Alice and Bob have a rectangular board divided into a grid with r rows and c columns. Each character of s represents one cell. There are four types of cells: 'E' denotes an exit. There may be arbitrarily many exits, possibly zero. 'T' means the square contains a single token. Initially there will be exactly one token on the entire board. '#' denotes an obstacle. '.' denotes an empty cell. Alice and Bob will play a game on this board. The game is parameterized by the int k. The token initially has the number k on it. The players will take alternating turns, starting with Alice. A player's turn consists of the following steps: The player moves the token one square up, down, left, or right. The token cannot go over the edge of the board and it cannot enter a cell with an obstacle. If this token is on an exit, it disappears from the board. Otherwise, subtract one from the number on the token. If the number on the token is zero, remove it from the board. The first player unable to make a move loses the game. (This happens when the token is stuck and also when it already left the board.) You are given the vector s and the int k Compute the winner of the game, assuming both Alice and Bob play optimally. Return the winner's name: either "Alice" or "Bob". Note that the return value is case-sensitive.

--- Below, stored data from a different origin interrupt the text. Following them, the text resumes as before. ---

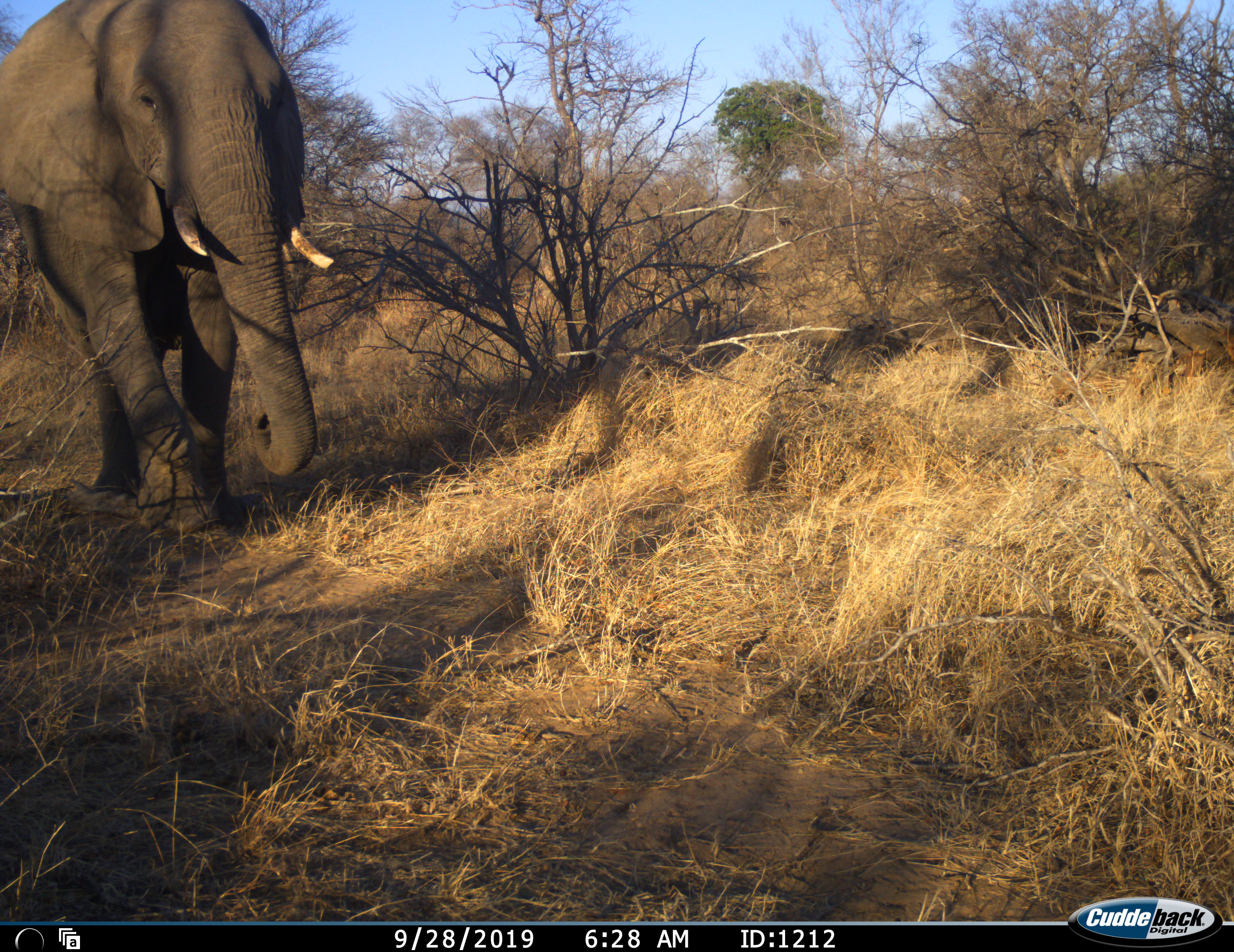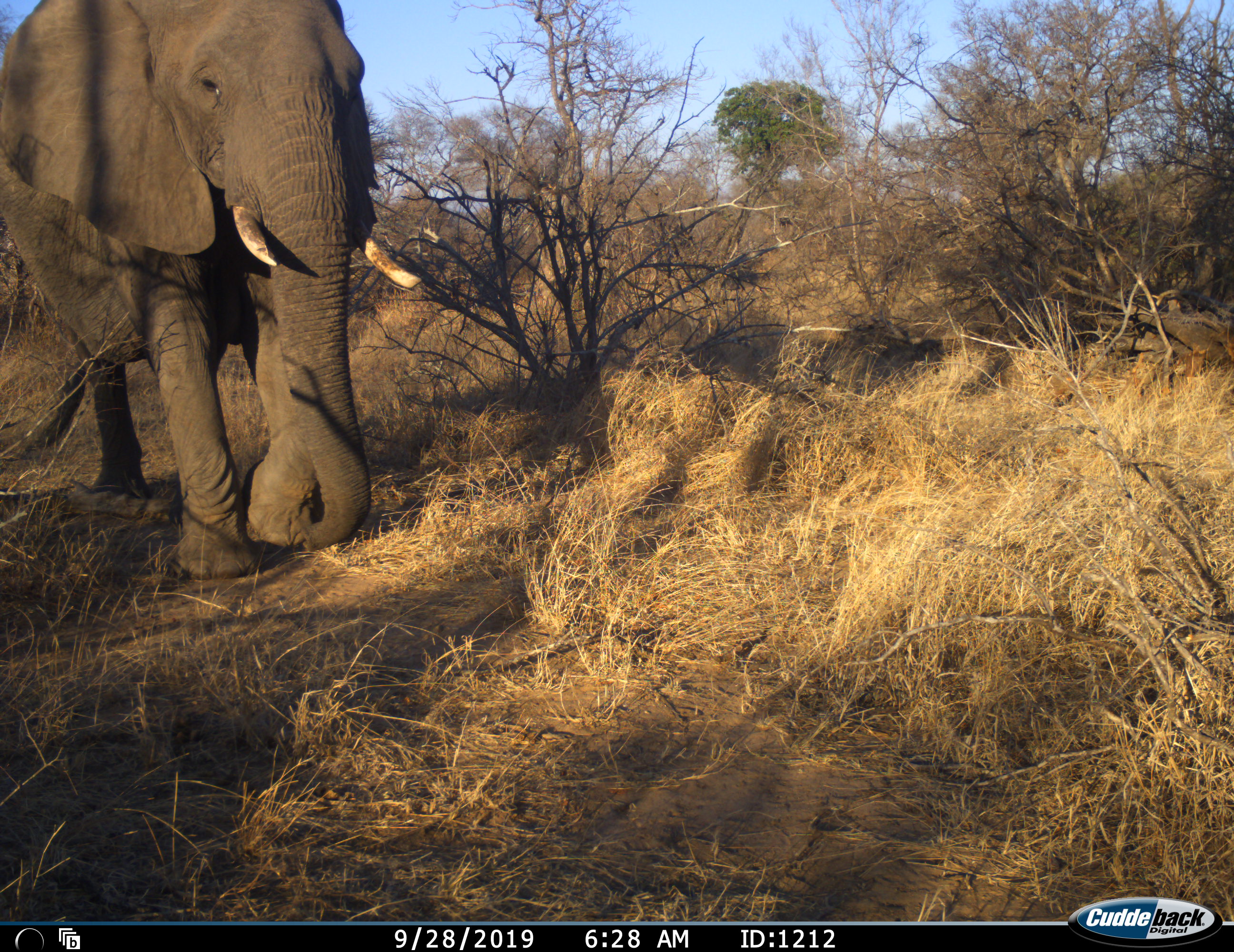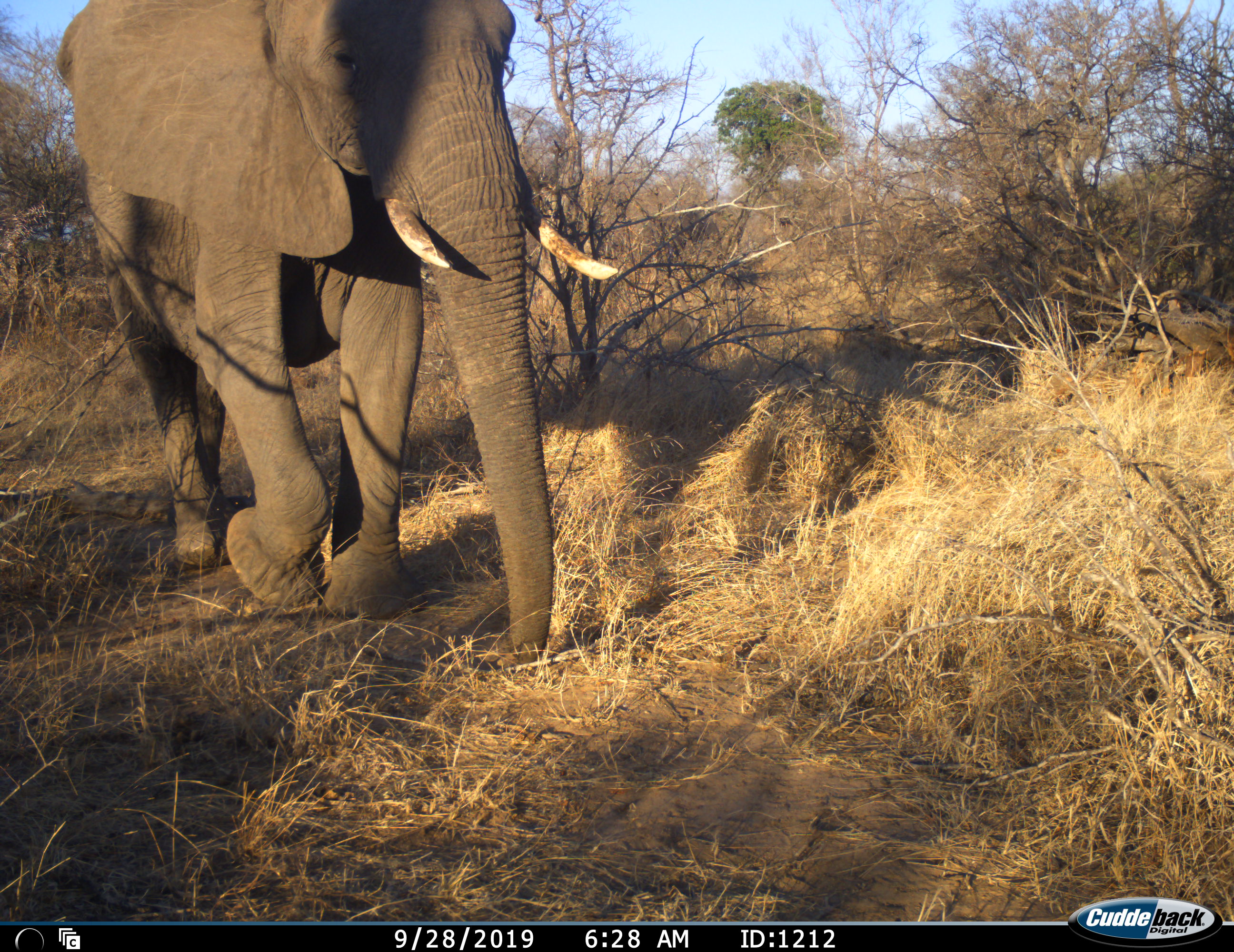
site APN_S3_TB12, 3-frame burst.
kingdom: Animalia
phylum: Chordata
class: Mammalia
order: Proboscidea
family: Elephantidae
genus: Loxodonta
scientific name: Loxodonta africana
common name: african bush elephant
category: elephant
Elephant (african bush elephant) (Loxodonta africana), count 1. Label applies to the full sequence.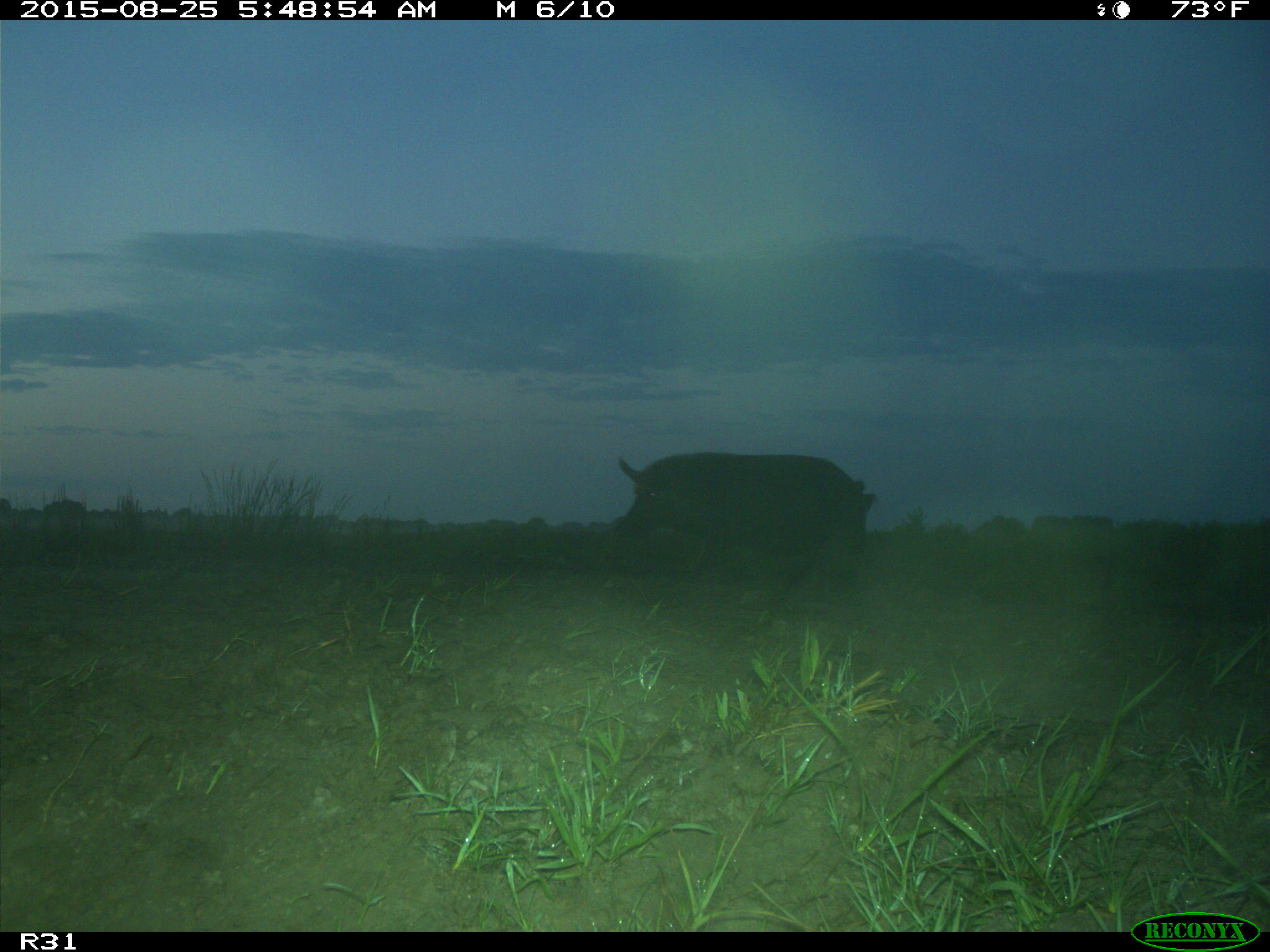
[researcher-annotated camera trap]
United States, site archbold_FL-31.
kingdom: Animalia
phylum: Chordata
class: Mammalia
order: Artiodactyla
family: Suidae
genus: Sus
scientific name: Sus scrofa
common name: wild boar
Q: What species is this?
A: Sus scrofa (wild boar).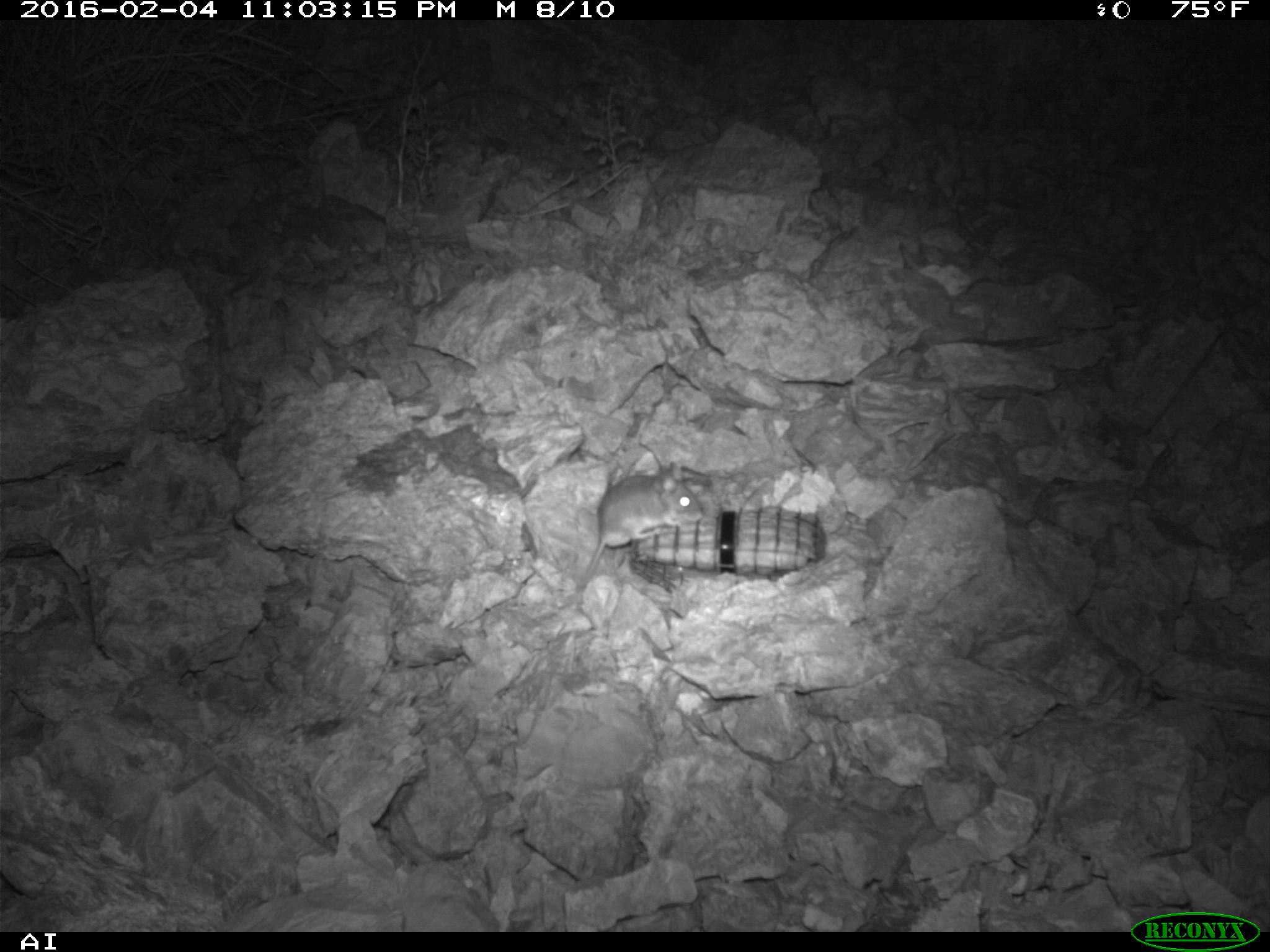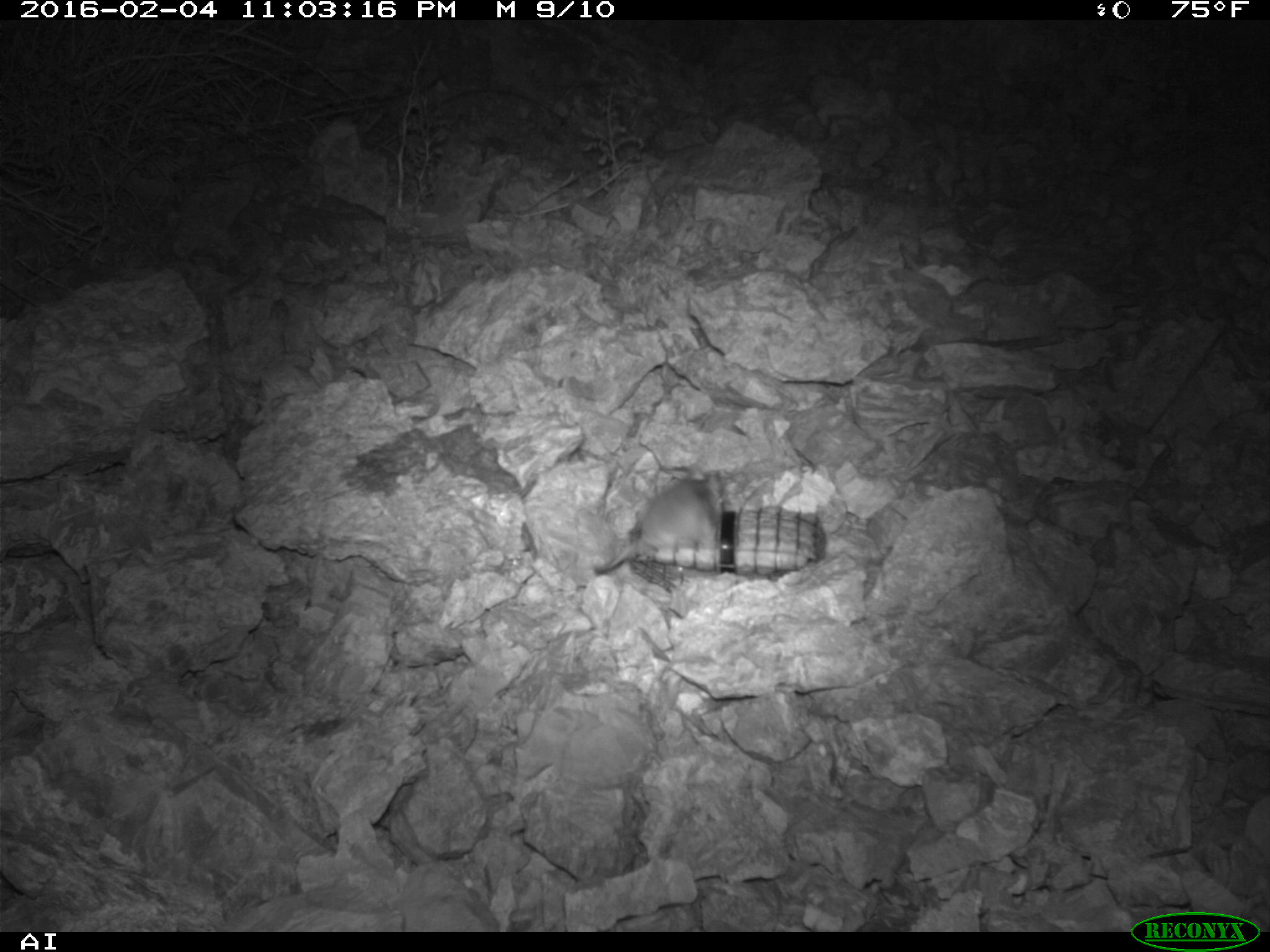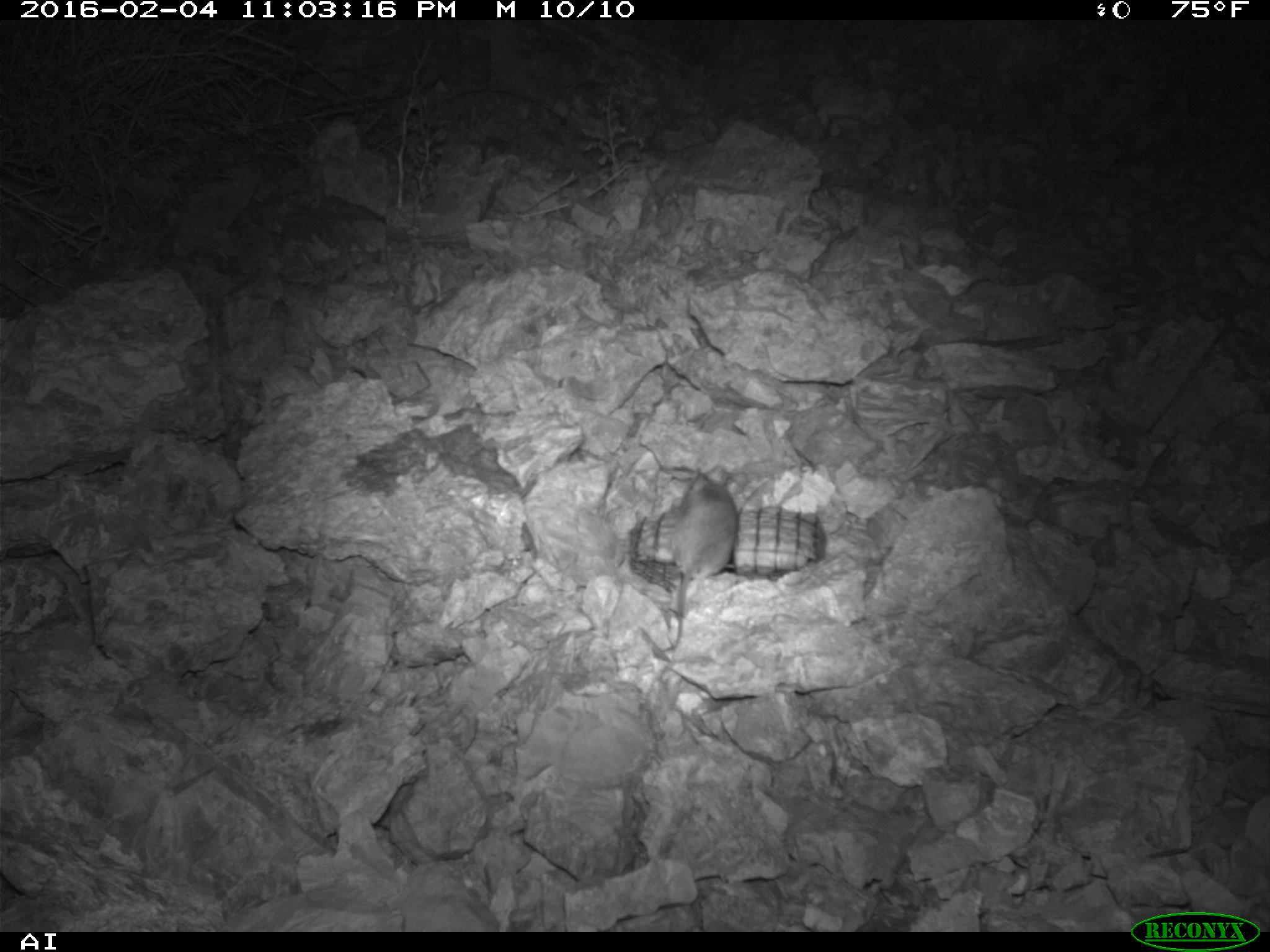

First Line will contain number of test cases. The first line of every test case will contain r. Then next r lines will contain characters <= 50. Then next line will contain k.

Constraints- 1 <= t <=100 r will be between 1 and 50, inclusive. s will contain exactly r elements, each consisting of c characters. Each character of each element of s will be one of 'T', 'E', '#', or '.'. There will be exactly 1 'T' charcters within all elements of s. k will be between 1 and 100, inclusive.